In the void of infinite choices…space dust we are.
We really have no idea how many choices we have, circles within circles. Action and consequences leading to action leading to…space dust.
So what to do?
I just spent the last fifteen minutes debating on whether I should get a coffee or not (I picked a red bull).
What does it matter? Nihilism or blissful ignorance…if we’re all ending up in the same pile? Why morality or a lack of it? Why debate?
Futility. Stoicism. The balance. Space dust.
Play the game, to the best of your ability, knowing the game is rigged because Nature is rigged, because there is no such thing as the idea of rigged or fairness or justice or winning or losing. We invent those things, we humans. We skin bags, made of space dust. Who are we? We are what we never ever wish to know.
I hold a slice of lemon between my fingers in a way I’ve never done before, and maybe that’s the answer. New ways, more careful ways. It’s worked for me so far. Think before you speak. When’s that happened last and best for me? Ever? Carefully. Cautiously. Continuously. Lovingly. I quietly sip my tea while the people of this city burn slowly and agonizingly in a pool of blood and oil, waiting for my turn to burn slow and agonizingly in a pool of the same. Is that cruel? Is that cowardice? Not joy and not pain that I feel but EXPERIENCING these emotions, all of these emotions, with the proper Stoicism and stoic calm–that is the answer. Not a not-action but not indifference. I cry as you cry. And I am a writer to boot. What a wonderful world this is.
Save for this Lit Adj…
And as I reached this conclusion, as I stepped to my table to serve them (since I will always serve them, even after I quit my job here at the pizzeria), I felt their laughter press on my heart, my face molding into a smile like theirs, and we were one–I was simply an instrument.

QUESTIONS ON THE MATERIAL:
a - In the piece on space dust, what did the writer pick after debating whether to get a coffee?
b - List the things that the piece on space dust says humans invent.
c - Write a continuation of the piece on space dust, starting after its final sentence.

[Items stored from a collection]
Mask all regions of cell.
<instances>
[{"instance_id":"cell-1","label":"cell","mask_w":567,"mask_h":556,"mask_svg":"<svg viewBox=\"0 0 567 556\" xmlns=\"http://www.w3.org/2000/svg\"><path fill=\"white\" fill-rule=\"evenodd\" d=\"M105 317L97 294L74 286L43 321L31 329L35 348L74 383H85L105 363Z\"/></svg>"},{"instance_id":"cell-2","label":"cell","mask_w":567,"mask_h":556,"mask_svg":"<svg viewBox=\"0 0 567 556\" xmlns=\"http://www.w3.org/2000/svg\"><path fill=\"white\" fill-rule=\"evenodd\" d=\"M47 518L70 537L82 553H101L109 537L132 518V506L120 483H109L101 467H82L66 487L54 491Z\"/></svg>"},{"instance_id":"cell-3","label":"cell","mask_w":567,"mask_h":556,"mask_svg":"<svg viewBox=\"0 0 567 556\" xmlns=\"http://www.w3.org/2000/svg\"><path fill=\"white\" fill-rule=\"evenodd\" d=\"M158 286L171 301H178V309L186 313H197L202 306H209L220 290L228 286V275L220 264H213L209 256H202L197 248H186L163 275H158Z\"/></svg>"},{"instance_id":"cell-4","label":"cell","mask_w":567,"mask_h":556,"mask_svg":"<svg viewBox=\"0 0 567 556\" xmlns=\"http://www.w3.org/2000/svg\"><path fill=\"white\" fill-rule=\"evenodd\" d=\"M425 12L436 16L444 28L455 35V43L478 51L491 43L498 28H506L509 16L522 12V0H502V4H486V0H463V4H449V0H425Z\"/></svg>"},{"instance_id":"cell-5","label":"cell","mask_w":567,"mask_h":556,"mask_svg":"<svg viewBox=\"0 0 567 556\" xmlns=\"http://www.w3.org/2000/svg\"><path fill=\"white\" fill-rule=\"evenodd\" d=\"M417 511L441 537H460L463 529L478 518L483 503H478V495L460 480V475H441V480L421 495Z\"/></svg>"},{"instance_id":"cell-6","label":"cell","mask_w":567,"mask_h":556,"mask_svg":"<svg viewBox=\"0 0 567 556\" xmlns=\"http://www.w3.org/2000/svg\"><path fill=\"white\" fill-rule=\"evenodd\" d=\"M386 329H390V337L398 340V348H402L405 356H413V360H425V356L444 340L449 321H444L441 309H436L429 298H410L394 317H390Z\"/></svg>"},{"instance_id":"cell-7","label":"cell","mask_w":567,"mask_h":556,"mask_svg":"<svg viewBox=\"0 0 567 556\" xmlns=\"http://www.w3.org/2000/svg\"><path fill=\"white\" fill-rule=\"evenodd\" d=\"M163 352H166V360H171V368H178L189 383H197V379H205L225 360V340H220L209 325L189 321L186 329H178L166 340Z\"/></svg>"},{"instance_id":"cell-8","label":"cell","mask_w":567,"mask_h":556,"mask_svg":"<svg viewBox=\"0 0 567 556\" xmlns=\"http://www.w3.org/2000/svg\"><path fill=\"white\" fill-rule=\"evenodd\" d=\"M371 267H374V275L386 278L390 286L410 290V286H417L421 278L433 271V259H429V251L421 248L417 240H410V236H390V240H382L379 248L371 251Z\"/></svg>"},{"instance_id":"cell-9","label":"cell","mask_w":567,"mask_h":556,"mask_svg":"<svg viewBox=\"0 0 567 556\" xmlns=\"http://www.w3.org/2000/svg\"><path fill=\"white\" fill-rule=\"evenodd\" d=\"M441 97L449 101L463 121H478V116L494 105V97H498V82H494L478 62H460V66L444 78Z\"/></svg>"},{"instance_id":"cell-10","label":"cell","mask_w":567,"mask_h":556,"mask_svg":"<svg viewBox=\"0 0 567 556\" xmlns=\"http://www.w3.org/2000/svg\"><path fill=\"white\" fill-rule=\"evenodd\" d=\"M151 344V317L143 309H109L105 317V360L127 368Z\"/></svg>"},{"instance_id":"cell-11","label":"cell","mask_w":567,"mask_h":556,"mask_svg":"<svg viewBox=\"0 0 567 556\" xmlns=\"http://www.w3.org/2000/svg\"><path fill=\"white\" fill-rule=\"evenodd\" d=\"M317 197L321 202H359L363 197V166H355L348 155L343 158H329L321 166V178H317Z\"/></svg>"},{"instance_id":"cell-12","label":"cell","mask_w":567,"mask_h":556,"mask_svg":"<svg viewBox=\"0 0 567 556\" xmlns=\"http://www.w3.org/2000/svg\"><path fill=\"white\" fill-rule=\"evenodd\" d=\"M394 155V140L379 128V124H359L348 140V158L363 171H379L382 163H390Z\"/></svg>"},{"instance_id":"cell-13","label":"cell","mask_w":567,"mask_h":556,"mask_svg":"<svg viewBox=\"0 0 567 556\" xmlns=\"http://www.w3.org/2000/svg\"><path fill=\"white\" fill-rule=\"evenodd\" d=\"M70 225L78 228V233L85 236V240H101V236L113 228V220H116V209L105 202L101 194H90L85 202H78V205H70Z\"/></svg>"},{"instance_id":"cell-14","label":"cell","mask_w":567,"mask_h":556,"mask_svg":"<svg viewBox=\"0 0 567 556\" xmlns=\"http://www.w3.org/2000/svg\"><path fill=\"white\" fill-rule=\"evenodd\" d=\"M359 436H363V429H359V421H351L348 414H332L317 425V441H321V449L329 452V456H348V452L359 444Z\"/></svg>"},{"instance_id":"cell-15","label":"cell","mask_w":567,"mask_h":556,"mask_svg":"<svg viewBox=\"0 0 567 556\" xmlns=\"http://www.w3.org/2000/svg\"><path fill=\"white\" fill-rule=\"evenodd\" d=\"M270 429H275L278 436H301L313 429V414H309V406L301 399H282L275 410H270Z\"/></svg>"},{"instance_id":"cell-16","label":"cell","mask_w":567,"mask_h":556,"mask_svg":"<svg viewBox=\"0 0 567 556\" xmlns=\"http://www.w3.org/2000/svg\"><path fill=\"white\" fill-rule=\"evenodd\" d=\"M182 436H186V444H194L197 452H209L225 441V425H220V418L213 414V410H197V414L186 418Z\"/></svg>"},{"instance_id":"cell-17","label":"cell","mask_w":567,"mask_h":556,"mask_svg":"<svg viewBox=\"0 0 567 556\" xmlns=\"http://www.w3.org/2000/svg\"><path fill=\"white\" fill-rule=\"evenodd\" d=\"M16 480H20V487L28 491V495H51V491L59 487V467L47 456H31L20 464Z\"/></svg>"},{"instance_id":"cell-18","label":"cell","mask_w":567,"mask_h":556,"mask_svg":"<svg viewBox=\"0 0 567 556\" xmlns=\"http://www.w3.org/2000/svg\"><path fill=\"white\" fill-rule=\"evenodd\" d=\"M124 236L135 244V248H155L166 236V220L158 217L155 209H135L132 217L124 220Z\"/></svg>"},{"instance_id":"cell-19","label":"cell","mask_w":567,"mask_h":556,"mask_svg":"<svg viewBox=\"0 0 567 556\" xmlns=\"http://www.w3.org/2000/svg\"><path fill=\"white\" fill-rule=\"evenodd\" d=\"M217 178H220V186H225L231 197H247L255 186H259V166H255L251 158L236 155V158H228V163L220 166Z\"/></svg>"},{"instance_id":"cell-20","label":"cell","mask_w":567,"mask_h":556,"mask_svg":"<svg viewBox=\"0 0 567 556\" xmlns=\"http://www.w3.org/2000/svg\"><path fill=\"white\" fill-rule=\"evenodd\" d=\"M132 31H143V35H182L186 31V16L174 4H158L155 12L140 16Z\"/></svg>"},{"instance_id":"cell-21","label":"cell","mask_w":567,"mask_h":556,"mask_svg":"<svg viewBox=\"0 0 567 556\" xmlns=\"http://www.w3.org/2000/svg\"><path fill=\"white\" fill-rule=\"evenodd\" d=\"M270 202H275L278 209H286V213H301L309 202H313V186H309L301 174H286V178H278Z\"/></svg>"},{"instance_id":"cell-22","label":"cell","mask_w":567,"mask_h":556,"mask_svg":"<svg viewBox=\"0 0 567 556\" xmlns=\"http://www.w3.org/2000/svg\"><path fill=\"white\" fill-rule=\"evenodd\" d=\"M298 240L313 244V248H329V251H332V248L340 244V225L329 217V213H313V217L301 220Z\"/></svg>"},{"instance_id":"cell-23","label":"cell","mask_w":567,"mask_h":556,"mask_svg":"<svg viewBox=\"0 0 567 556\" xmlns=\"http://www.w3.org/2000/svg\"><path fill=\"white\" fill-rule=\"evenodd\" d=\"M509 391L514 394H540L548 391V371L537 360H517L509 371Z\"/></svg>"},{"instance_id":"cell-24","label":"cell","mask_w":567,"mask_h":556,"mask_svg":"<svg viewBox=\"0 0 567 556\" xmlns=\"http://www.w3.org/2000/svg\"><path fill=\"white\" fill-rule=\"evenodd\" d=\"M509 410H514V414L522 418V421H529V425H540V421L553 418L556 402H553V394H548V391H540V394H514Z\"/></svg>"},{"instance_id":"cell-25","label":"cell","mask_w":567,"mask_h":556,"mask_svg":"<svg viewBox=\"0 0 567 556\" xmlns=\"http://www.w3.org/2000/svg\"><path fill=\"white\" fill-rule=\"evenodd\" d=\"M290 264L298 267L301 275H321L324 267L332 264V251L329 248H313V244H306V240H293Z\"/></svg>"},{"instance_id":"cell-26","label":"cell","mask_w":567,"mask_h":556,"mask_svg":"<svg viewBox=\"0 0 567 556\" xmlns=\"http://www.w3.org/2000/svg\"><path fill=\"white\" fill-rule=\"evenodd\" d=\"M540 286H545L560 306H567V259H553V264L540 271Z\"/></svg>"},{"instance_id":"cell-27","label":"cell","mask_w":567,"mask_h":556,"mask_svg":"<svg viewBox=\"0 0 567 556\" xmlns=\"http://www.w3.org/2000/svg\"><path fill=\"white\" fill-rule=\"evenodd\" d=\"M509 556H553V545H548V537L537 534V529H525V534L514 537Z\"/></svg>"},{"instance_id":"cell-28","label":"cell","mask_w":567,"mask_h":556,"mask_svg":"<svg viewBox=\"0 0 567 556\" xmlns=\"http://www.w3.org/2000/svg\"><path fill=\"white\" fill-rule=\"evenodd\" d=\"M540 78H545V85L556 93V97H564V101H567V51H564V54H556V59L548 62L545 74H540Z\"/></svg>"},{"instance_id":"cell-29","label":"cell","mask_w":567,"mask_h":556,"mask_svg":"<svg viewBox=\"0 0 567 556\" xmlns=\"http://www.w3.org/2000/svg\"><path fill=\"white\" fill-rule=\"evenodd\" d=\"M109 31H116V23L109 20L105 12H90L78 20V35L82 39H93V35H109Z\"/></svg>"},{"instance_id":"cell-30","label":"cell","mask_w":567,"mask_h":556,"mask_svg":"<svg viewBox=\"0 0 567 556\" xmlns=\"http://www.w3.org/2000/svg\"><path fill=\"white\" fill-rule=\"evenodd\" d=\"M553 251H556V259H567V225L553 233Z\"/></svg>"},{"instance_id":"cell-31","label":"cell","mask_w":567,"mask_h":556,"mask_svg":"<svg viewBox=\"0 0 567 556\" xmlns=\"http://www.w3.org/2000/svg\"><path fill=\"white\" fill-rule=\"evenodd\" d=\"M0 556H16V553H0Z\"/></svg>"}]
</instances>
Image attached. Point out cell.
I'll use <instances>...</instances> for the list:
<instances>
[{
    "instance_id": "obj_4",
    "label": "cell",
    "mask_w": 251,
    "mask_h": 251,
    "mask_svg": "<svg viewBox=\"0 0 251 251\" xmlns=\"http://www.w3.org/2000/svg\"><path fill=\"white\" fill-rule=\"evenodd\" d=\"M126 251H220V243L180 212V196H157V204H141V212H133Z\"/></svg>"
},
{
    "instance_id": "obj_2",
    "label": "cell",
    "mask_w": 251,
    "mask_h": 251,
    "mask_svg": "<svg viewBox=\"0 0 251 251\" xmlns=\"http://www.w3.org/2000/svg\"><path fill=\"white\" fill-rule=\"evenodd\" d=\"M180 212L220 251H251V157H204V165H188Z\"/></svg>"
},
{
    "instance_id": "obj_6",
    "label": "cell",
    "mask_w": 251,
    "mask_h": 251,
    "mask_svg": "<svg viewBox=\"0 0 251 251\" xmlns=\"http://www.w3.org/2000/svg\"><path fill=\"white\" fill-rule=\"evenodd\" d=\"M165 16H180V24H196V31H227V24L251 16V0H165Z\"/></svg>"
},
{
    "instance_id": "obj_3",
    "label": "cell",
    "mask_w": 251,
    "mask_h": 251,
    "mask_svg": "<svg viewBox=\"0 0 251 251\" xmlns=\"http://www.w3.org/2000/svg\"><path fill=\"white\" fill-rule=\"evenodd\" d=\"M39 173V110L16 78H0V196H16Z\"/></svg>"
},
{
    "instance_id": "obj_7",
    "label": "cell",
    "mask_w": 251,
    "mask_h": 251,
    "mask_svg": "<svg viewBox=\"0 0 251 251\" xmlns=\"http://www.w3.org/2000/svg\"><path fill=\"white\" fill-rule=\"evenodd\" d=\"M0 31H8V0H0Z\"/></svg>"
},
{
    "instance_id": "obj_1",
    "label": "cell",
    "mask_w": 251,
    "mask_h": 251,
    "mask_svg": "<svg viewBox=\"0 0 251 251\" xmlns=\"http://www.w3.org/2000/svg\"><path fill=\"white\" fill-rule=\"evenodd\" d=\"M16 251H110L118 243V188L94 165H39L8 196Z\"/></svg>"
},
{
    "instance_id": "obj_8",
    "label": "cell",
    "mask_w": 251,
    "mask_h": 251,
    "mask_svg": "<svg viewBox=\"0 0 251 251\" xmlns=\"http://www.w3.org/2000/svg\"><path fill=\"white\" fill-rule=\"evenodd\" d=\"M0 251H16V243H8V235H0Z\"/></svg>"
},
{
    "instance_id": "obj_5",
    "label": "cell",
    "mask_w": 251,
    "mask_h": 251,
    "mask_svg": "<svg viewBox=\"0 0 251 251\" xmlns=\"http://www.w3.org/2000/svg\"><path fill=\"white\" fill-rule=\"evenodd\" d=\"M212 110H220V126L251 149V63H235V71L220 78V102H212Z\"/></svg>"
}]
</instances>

ANSWERS IN ORDER:
a - A red bull.

b - The idea of rigged, fairness, justice, winning, and losing.

c -
But how long before my ego returns? This veil is there and it is already tearing…how long before my pride or guilt tear it off its rod? How long before everything is just as what it was before? Not long. So enjoy it now. The gleam of hope and hunger in their eyes as I bring their food. And a million other Wrightian spectacles written literarily.
But for now, this bliss holds in my heart. Thick like honey, sticky to my eyes and smile. I feel it coat me, not to protect me but to help me, taste me.
Like Aurelius said, it’s their game, their style. No one is to blame. No one.
So I play on. I am the tortoise. Not the hare.
This is bliss. This is God. This is fulfillment. This is returning back to Eden. Past the opposites. I have to watch Campbell again. I must. He holds the key.
Such careless, quick lives we live. No wonder our bodies react by stopping our minds with fear and anxiety, stopping our bodies sore with tension and tightness, and stopping our souls stopped with disease and early death. Better to leave, I guess. Quality of life, though.
I must go now. Remember what church taught you. Not the concept, but the building itself. That is all you can do.
(Because life is too short, it really is. Mistake or miracle, we are here, living it.)